Close to my hotel there are a cluster of food stalls and at one of them a man was making chapatti. There were a line of people waiting for him to make theirs and quite a few eating under a tarp near the street, so I figured they had to be good. As I waited, I watched and noticed the woman helping him had a big pot of yellow curry; when it was finally my turn, that was what I ordered.
"This pot?" the man asked in damned near perfect English, "this is mutton head curry. Wouldn't you rather have something else? Here, this one is chicken."
Maybe it was because he looked quite a bit like Michael Ondaatje twenty years ago, but I was damned if I was going to change my order, even though my stomach clenched just a little.
"Are you sure?" he asked and I said, "I want to try it. If I don't like it, I won't eat it."
As I watched the woman ladle it out, I felt a little annoyed. Why did he have to tell me? I would have been quite happy to eat in ignorance, as I often had at street stalls in Thailand. Perhaps, I grumbled to myself, this sharing a common language wasn't all it was cracked up to be.
There were four chunks of flesh and bone in the curry, which I thought was overly generous, and a plate of very beautiful rice. I poured a spoonful of curry over the rice and tasted it--so far, so good.
Feeling optimistic, I selected one of the chunks. Little bits of meat were in between bones that looked like part of a very small spine; I extricated some and was happy to discover it tasted like very tender goat. I managed to eat every elusive little scrap, only occasionally encountering a stray bone in my mouth. And when Michael Ondaatje came to see how I was doing, I was able to truthfully tell him it was good. He looked skeptical.
The second piece was a long bone with something along its side that looked--well I could say challenging but it was more like revolting--something with a greenish black color. I put it with the remnants of the small spinal cord and reached for the next. More little bits of meat but some of it looked a bit like tallow and tasted like fat. It also joined the pile of bones rather quickly.
The last chunk was the biggest and when I cut into it, it was gelatinous and an unappealing shade of pink. I tasted it, hoping it would be chewy like cartilage. It wasn't. The softness of it completely defeated me and I asked for my chapatti which at this point tasted like the most comforting and delicious thing I had ever eaten. I tore off bits and used it to scoop up my rice and curry without any cranial delicacies. If nothing else, I consoled myself, at least I can practice my using no tableware skills.

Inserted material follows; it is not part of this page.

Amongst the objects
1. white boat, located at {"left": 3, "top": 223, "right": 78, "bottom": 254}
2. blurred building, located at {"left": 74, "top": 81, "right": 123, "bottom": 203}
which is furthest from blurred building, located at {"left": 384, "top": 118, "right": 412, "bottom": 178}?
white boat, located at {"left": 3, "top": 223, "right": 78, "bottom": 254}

A flower stall across the way glowed on the dark street with garlands of marigolds and roses and orchids and jasmine. I watched men fashion loops of flowers and tried to make my mouth forget the texture of the gelatinous bit. It was orb-shaped and I remembered my friend Thanegi talking about goat's head and how she always ate the eye. I hoped I hadn't eaten part of an eye.
The rain that had been hovering over the city had burst when I was half-way through my meal and now was dripping through holes in the plastic tarp and bouncing back up when it hit the street. A coffee server was now using only one hand because the other held his umbrella. I paid and ran to my hotel, hearing the call to prayer from the nearby mosque and praying that Michael Ondaatje would think my pile of untouched mutton head was due to the raindrops dripping on my food and not because I am in fact a gustatory wuss.